──────── EXCERPTED RECORDS ────────
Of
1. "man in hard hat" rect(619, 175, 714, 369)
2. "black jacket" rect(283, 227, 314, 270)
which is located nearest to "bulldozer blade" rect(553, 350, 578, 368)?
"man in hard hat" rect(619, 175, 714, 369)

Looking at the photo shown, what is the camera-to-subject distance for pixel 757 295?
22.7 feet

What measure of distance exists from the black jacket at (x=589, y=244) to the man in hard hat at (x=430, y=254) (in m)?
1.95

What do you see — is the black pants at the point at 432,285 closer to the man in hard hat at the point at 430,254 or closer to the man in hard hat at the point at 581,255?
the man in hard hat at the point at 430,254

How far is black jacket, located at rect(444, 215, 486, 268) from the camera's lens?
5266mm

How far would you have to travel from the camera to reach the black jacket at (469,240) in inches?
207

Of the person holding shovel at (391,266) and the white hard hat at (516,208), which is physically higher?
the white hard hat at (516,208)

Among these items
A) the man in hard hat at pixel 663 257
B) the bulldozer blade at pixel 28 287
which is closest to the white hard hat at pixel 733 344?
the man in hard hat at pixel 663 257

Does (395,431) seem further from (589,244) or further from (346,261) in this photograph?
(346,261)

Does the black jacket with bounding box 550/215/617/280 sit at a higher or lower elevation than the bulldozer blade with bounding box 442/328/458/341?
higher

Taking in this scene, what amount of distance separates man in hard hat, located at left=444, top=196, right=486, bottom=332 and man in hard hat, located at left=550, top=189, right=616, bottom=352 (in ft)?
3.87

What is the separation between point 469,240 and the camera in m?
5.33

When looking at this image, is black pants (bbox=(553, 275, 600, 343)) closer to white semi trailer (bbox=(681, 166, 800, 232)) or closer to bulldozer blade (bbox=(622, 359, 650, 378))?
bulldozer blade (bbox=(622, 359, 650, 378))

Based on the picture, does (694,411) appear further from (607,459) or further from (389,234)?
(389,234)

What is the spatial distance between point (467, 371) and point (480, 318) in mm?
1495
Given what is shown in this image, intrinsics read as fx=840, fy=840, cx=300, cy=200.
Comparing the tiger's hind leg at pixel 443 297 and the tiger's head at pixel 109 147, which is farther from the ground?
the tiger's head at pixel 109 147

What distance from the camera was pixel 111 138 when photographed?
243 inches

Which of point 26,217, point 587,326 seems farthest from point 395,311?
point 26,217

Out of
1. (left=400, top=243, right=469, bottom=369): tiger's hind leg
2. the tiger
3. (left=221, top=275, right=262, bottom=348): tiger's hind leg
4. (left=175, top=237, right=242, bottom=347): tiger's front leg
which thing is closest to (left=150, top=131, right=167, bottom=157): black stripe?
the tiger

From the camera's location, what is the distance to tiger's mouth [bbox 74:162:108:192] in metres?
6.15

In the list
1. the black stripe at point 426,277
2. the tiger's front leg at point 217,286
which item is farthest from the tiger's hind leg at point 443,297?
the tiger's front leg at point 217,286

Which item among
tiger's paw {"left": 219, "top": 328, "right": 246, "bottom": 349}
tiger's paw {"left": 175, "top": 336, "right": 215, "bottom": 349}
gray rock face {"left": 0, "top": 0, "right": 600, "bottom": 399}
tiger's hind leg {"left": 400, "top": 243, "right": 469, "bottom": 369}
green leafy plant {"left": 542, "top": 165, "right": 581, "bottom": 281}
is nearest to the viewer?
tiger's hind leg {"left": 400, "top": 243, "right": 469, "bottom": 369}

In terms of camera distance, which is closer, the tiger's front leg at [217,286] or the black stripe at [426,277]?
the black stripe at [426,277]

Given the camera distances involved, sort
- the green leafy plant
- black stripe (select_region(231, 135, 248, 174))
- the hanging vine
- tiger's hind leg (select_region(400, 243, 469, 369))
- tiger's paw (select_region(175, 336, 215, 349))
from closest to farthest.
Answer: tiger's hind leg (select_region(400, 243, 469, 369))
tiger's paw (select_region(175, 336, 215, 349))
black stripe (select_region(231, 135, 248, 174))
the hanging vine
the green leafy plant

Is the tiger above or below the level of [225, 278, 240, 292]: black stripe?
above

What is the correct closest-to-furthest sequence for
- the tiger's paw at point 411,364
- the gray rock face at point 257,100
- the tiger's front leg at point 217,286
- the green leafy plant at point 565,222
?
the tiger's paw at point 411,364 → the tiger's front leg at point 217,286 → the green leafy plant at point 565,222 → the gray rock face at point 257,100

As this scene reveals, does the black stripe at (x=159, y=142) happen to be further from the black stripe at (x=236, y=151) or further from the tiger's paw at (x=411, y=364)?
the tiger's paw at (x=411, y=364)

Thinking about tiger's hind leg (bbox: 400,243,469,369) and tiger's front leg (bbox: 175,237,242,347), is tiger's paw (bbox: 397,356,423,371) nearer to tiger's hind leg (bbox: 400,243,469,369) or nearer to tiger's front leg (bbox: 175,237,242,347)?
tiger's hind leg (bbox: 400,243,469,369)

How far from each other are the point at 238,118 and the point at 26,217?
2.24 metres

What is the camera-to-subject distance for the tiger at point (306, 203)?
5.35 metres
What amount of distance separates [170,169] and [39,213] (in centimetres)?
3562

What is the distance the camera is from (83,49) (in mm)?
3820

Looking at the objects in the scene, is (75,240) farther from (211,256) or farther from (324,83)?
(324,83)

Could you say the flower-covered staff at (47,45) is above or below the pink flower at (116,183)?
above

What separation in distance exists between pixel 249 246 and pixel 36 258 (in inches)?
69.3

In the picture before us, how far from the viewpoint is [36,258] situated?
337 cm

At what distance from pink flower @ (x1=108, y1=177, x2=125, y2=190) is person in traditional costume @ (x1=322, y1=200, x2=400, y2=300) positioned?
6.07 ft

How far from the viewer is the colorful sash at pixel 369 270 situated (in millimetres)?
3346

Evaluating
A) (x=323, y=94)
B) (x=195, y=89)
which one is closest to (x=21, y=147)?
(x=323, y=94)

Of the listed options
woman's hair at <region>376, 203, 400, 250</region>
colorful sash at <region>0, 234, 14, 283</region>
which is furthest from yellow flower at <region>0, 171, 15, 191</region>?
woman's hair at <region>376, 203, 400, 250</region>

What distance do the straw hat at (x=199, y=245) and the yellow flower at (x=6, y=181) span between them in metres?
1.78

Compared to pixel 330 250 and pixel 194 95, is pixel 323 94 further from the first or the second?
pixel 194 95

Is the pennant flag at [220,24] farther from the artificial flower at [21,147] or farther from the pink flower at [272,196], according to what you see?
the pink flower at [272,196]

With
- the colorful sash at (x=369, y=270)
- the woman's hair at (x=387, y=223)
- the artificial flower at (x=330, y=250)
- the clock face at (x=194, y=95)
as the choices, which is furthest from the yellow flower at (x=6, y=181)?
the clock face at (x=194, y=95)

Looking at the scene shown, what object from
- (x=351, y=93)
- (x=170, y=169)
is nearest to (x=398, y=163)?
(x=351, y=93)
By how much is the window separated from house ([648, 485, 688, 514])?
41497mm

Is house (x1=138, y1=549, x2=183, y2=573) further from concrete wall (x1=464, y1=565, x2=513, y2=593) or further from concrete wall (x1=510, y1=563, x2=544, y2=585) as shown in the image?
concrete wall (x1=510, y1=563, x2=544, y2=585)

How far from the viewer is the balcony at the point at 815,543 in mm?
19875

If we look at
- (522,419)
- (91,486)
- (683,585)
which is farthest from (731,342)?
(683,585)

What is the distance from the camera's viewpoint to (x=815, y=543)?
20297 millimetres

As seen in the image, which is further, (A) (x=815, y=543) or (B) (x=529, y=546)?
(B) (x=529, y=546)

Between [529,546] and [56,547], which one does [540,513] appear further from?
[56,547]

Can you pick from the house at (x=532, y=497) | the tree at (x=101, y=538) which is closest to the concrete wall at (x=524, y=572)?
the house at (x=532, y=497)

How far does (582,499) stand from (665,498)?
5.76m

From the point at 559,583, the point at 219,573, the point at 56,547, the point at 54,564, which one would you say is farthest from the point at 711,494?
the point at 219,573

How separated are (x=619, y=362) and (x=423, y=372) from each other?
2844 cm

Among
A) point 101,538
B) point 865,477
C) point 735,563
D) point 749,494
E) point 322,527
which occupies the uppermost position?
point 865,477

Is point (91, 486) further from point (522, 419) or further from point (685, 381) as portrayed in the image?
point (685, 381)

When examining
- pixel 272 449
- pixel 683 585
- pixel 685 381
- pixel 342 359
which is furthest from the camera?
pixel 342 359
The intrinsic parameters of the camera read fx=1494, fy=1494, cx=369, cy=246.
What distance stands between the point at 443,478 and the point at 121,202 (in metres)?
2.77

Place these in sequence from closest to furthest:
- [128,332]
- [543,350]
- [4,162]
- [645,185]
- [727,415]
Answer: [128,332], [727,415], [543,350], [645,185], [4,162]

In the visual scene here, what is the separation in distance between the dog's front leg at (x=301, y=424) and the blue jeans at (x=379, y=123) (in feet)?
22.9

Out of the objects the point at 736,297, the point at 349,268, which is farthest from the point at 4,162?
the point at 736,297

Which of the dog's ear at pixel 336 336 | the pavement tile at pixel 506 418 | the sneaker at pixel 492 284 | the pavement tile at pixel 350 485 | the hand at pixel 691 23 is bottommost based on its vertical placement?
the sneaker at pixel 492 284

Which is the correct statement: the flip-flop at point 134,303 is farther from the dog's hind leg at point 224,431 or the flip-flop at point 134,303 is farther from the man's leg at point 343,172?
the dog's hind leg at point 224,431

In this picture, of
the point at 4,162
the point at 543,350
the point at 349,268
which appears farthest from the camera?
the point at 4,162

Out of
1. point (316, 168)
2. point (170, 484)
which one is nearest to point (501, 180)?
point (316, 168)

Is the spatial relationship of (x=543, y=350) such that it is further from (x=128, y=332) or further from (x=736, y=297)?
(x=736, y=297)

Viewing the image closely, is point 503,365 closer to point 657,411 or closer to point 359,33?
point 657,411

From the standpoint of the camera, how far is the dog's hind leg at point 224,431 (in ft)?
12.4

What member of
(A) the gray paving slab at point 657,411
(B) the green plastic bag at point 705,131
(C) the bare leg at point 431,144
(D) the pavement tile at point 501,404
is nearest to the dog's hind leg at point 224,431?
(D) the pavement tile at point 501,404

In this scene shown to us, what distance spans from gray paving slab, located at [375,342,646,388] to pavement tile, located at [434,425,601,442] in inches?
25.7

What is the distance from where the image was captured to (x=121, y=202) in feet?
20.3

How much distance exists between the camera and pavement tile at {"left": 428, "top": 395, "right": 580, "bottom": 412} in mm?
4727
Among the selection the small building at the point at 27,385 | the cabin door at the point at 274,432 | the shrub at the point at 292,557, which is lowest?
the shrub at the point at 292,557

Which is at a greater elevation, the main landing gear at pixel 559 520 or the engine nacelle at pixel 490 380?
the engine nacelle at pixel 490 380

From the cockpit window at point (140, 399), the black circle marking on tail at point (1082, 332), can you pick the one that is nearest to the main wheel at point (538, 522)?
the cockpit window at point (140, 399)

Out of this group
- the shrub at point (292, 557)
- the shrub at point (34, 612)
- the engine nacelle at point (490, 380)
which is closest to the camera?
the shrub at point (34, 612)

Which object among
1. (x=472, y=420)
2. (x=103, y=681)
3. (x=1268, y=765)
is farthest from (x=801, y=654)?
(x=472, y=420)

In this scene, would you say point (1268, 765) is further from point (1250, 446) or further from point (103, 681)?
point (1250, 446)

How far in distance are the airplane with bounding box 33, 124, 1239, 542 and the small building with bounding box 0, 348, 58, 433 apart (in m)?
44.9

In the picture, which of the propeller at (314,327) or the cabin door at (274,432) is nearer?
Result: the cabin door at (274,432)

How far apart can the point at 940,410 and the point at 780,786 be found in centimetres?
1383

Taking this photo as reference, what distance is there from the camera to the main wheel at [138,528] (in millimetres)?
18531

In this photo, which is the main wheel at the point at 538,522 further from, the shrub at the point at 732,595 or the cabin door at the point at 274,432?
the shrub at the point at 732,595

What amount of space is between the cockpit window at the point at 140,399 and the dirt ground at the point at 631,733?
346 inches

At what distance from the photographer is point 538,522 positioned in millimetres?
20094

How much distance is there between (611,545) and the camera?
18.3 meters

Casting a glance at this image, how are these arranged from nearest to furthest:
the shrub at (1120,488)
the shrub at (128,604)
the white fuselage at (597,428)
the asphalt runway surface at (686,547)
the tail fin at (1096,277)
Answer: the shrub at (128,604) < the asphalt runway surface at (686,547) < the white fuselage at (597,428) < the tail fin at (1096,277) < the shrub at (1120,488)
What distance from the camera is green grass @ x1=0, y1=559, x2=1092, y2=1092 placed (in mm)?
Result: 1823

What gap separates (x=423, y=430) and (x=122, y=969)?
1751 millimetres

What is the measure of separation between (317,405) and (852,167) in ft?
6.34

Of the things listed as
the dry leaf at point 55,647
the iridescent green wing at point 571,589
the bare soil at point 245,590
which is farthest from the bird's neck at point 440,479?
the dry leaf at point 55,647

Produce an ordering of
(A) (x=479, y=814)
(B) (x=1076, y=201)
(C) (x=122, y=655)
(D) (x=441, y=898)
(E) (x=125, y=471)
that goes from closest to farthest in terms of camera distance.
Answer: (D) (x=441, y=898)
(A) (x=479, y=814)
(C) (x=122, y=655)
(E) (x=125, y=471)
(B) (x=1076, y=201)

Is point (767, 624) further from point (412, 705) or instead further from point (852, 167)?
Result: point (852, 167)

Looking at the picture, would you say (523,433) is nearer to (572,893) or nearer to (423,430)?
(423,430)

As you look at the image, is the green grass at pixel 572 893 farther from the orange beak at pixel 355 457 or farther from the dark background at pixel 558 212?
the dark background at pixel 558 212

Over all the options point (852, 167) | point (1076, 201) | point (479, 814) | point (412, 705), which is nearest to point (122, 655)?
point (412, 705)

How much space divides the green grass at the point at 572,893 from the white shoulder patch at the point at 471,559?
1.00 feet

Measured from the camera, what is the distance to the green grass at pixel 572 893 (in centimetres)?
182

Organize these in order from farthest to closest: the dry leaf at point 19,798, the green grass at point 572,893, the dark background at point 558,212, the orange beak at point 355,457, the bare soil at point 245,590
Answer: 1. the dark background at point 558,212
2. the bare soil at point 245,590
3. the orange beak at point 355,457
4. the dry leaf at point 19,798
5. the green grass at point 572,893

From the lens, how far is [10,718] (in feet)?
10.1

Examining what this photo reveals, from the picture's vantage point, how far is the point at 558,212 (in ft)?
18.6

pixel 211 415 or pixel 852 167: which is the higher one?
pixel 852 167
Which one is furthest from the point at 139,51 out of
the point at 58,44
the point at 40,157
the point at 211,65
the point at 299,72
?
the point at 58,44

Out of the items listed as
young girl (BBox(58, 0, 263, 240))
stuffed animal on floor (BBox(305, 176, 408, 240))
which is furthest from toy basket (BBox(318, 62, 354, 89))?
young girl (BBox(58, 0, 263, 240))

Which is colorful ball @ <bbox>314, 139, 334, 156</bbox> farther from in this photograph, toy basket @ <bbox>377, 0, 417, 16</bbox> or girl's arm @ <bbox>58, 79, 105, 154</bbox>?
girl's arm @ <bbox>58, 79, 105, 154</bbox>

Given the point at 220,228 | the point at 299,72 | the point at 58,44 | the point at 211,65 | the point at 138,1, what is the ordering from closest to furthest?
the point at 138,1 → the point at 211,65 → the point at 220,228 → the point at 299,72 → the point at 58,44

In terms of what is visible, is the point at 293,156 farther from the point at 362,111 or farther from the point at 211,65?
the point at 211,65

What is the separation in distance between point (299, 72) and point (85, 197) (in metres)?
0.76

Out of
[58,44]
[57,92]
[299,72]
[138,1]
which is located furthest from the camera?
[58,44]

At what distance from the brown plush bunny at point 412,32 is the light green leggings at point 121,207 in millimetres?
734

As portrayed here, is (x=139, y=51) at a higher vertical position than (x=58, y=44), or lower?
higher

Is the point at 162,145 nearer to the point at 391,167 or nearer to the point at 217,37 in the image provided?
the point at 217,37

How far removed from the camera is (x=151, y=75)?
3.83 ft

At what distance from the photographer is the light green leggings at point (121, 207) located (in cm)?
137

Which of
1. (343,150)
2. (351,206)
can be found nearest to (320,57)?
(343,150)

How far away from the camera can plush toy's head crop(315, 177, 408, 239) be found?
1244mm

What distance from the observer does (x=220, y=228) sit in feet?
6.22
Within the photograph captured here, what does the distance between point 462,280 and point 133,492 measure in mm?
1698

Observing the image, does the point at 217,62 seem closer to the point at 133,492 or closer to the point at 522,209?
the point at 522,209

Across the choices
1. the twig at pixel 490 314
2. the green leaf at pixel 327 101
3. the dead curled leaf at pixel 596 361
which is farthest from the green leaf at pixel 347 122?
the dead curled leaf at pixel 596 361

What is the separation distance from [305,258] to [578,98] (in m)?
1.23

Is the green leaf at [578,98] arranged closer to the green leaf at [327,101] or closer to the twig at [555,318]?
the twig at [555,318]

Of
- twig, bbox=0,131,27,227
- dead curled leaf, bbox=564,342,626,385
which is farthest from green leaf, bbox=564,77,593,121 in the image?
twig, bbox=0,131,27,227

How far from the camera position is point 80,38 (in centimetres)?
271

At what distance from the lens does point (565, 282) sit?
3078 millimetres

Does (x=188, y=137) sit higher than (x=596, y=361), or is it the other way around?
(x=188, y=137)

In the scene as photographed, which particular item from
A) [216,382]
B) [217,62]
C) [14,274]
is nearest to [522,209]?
────────
# SHORT EXERCISE
Copy out the data word for word, starting with the line that contains "Does (x=188, y=137)" and going on through the end of the data.

# ANSWER BELOW
Does (x=188, y=137) sit higher than (x=596, y=361), or is it the other way around?
(x=188, y=137)

In the scene as photographed, which particular item from
A) [216,382]
B) [217,62]
C) [14,274]
is nearest to [522,209]?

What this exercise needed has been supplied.